■ Required work:
A - From the criminal networks text below, copy the passage word for word, starting with "Criminals and criminal" and going on through "partners and collaborations.".
B - According to the criminal networks text below, which crime has the highest prevalence of co-offending in criminal literature?

Criminals and criminal networks

When we use the term “criminal” or “offender” we refer to a person who breaks the laws and rules of a given country. Some crimes can be performed by one person, such as tax fraud. However, some criminal acts can require collaboration between several people. For example, criminal literature indicates that burglary has the highest prevalence of co-offending. In working together, it is believed that criminals may form social networks, which we call “criminal networks”. These networks can serve as a pool of potential partners and collaborations.

Suppose someone is seeking a partner to rob a house. What qualities would be the most important in a potential partner in crime? Let’s look at business partnerships as an example to answer this question. Production companies often require external help to develop new solutions and products. When seeking help, they look for companies that are trustworthy, competitive, and willing to collaborate. Similarly, when it comes to robbery, criminals are more likely to team up with someone who has relevant experience, can be trusted not to betray them, and is currently available.

It’s not what you know but who you know

Our social networks can consist of many individuals, but we can’t afford equal time and attention to all of them. We tend to interact more frequently with a select few, termed “strong ties,” representing our close friendships. Simultaneously, we maintain “weak ties”, representing acquaintances and people we see less often. In 1973 sociologist Granovetter showed that weak ties play a valuable role in our networks. The importance of weak ties might feel counterintuitive, but there is a rationale behind it. If you have a small but very connected group of people you interact with daily, you are likely exposed to the same information and opportunities and there is no room for exploring new things. And if you are looking for a new job, all your close professional contacts are more likely to have the same options in mind as you have already tried. However, a random post with a vacancy ad on LinkedIn from a person you barely know might open a door for new opportunities.

It is believed that criminals might experience the same when it comes to a criminal partner selection. Pierre Tremblay, a Canadian criminologist, has suggested that offenders might use both types of ties, strong and weak. Using this approach criminals interact with strong ties that are defined by the high level of trust to commit crimes together, but at the same time, they also rely on weak ties for accessing new skills and information. However, some criminals might prefer only strong ties, as these collaborations may have a higher chance of success and fewer chances of betrayal.

People like people like them

However, there should be something that attracts us to individuals to create any type of connection. Consider your friends and the common interests and opinions you share. Chances are, you are probably very similar to your friends in some areas, such as music taste, religious beliefs, or shared sports activities.

■ Recorded data:
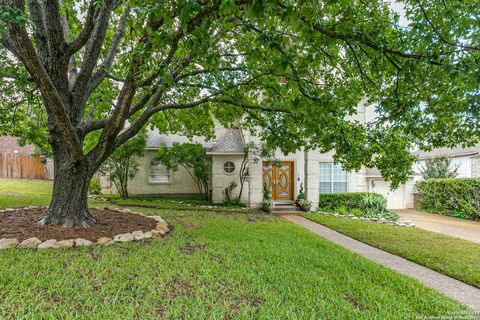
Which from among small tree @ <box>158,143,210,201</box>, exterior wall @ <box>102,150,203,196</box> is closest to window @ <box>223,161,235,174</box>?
small tree @ <box>158,143,210,201</box>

■ Results in order:
A -
Criminals and criminal networks

When we use the term “criminal” or “offender” we refer to a person who breaks the laws and rules of a given country. Some crimes can be performed by one person, such as tax fraud. However, some criminal acts can require collaboration between several people. For example, criminal literature indicates that burglary has the highest prevalence of co-offending. In working together, it is believed that criminals may form social networks, which we call “criminal networks”. These networks can serve as a pool of potential partners and collaborations.

B - Burglary.